Fiscal Cliff Postponed – Paychecks go Down
on January 2nd, 2013 at 9:28 amIt looks like the president won. He has successfully pulled off an ever popular rob from the rich and give to the poor tactic. The fiscal cliff deal fails miserably to stem the flow of red ink on the books at the Department of the Treasury. The new taxes will do little to even slow down the amount that we add to the National Debt everyday.
You escaped unscathed? Think again. Your Social Security deduction will increase by 2%. If you make $40,000 per year you will take home $800 less this year. Can you guess what impact virtually everyone having a paycheck reduced by 2% will have on the economy?

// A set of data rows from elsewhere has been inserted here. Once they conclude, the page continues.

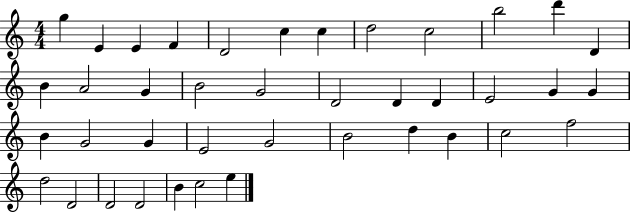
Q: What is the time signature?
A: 4/4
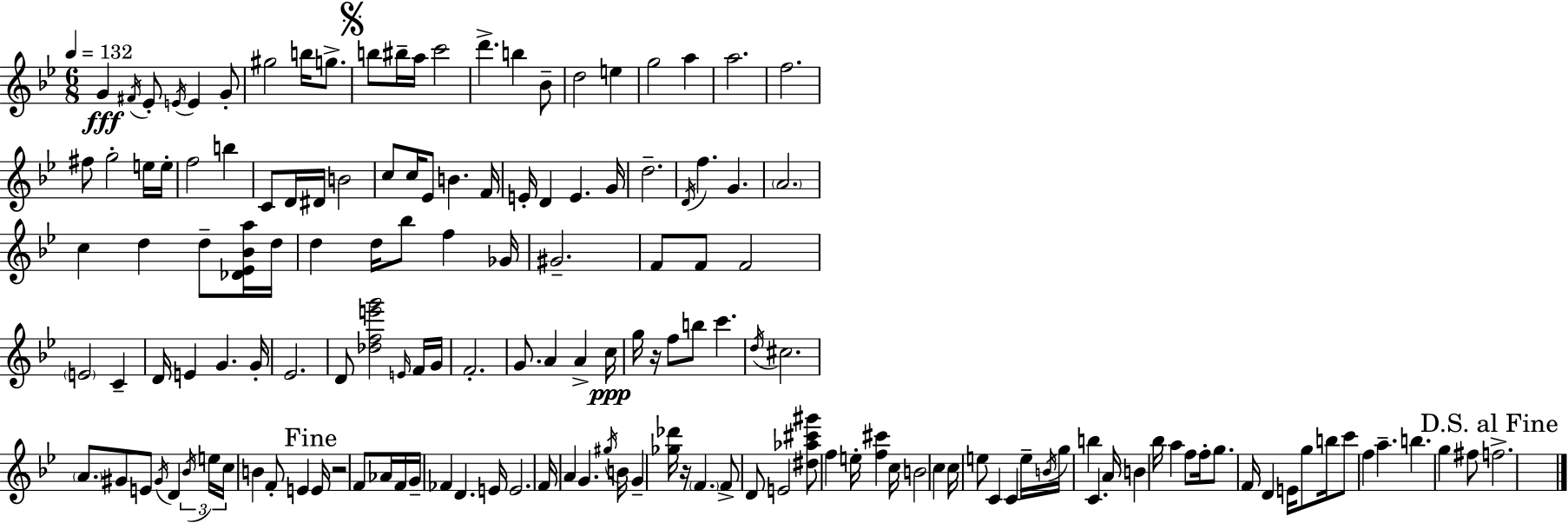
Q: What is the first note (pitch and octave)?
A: G4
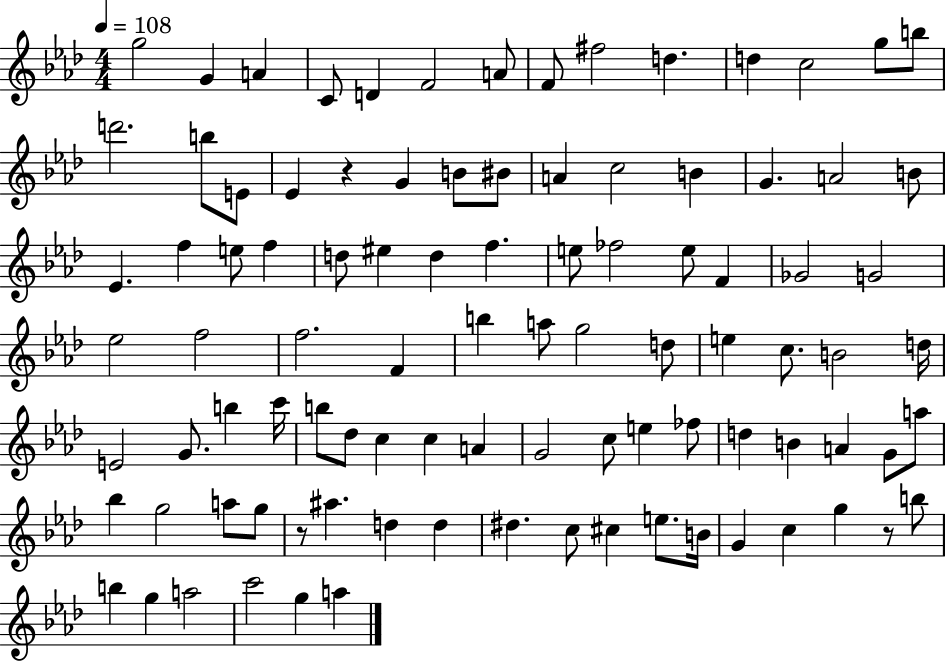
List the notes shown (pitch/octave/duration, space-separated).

G5/h G4/q A4/q C4/e D4/q F4/h A4/e F4/e F#5/h D5/q. D5/q C5/h G5/e B5/e D6/h. B5/e E4/e Eb4/q R/q G4/q B4/e BIS4/e A4/q C5/h B4/q G4/q. A4/h B4/e Eb4/q. F5/q E5/e F5/q D5/e EIS5/q D5/q F5/q. E5/e FES5/h E5/e F4/q Gb4/h G4/h Eb5/h F5/h F5/h. F4/q B5/q A5/e G5/h D5/e E5/q C5/e. B4/h D5/s E4/h G4/e. B5/q C6/s B5/e Db5/e C5/q C5/q A4/q G4/h C5/e E5/q FES5/e D5/q B4/q A4/q G4/e A5/e Bb5/q G5/h A5/e G5/e R/e A#5/q. D5/q D5/q D#5/q. C5/e C#5/q E5/e. B4/s G4/q C5/q G5/q R/e B5/e B5/q G5/q A5/h C6/h G5/q A5/q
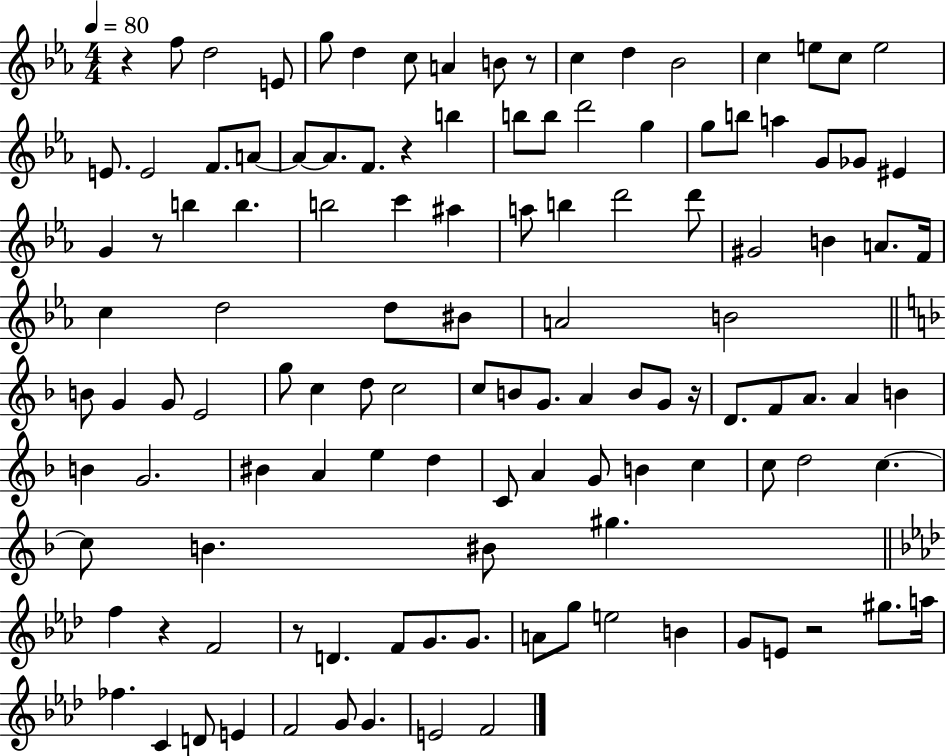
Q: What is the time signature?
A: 4/4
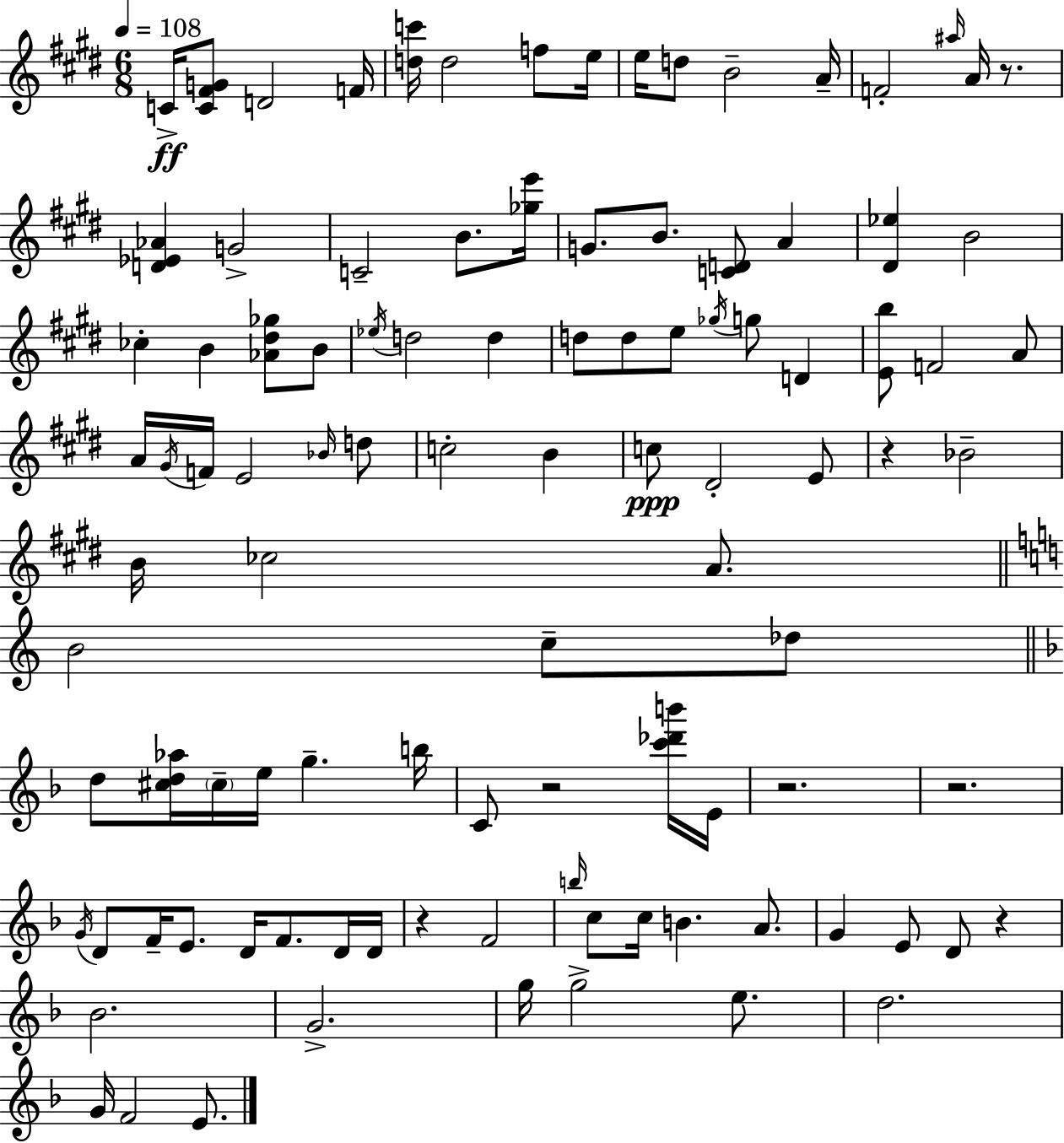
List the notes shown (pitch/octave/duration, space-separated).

C4/s [C4,F#4,G4]/e D4/h F4/s [D5,C6]/s D5/h F5/e E5/s E5/s D5/e B4/h A4/s F4/h A#5/s A4/s R/e. [D4,Eb4,Ab4]/q G4/h C4/h B4/e. [Gb5,E6]/s G4/e. B4/e. [C4,D4]/e A4/q [D#4,Eb5]/q B4/h CES5/q B4/q [Ab4,D#5,Gb5]/e B4/e Eb5/s D5/h D5/q D5/e D5/e E5/e Gb5/s G5/e D4/q [E4,B5]/e F4/h A4/e A4/s G#4/s F4/s E4/h Bb4/s D5/e C5/h B4/q C5/e D#4/h E4/e R/q Bb4/h B4/s CES5/h A4/e. B4/h C5/e Db5/e D5/e [C#5,D5,Ab5]/s C#5/s E5/s G5/q. B5/s C4/e R/h [C6,Db6,B6]/s E4/s R/h. R/h. G4/s D4/e F4/s E4/e. D4/s F4/e. D4/s D4/s R/q F4/h B5/s C5/e C5/s B4/q. A4/e. G4/q E4/e D4/e R/q Bb4/h. G4/h. G5/s G5/h E5/e. D5/h. G4/s F4/h E4/e.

Ironically, the Hollywood set that is telling us that the rich need to pay their “fair share” get an extension on “Production Tax Incentives”.

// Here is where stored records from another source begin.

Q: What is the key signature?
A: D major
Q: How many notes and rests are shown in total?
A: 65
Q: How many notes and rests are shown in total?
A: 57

It will be interesting to see what President Obama can come up with for reducing expenses in two months.



Kick the can down the road
Leave an even harder row to hoe…
Oh well, I’m sure the gubmint has a new currency all ready to go (to bridge the gap until they stop making printing currency) when a future devalued dollar causes the big crash.
Still, you have to hand it to Obama. He knows how to play the game.
The official spin on right-wing radio is that the economy truly belongs to him now and – after the tax hikes from the deal and especially from Obamacare kick in – the American people will be disgusted.
We’ll see.
I just thought of something.
Doesn’t “Production Tax Incentives” mean “Don’t tax job creators”?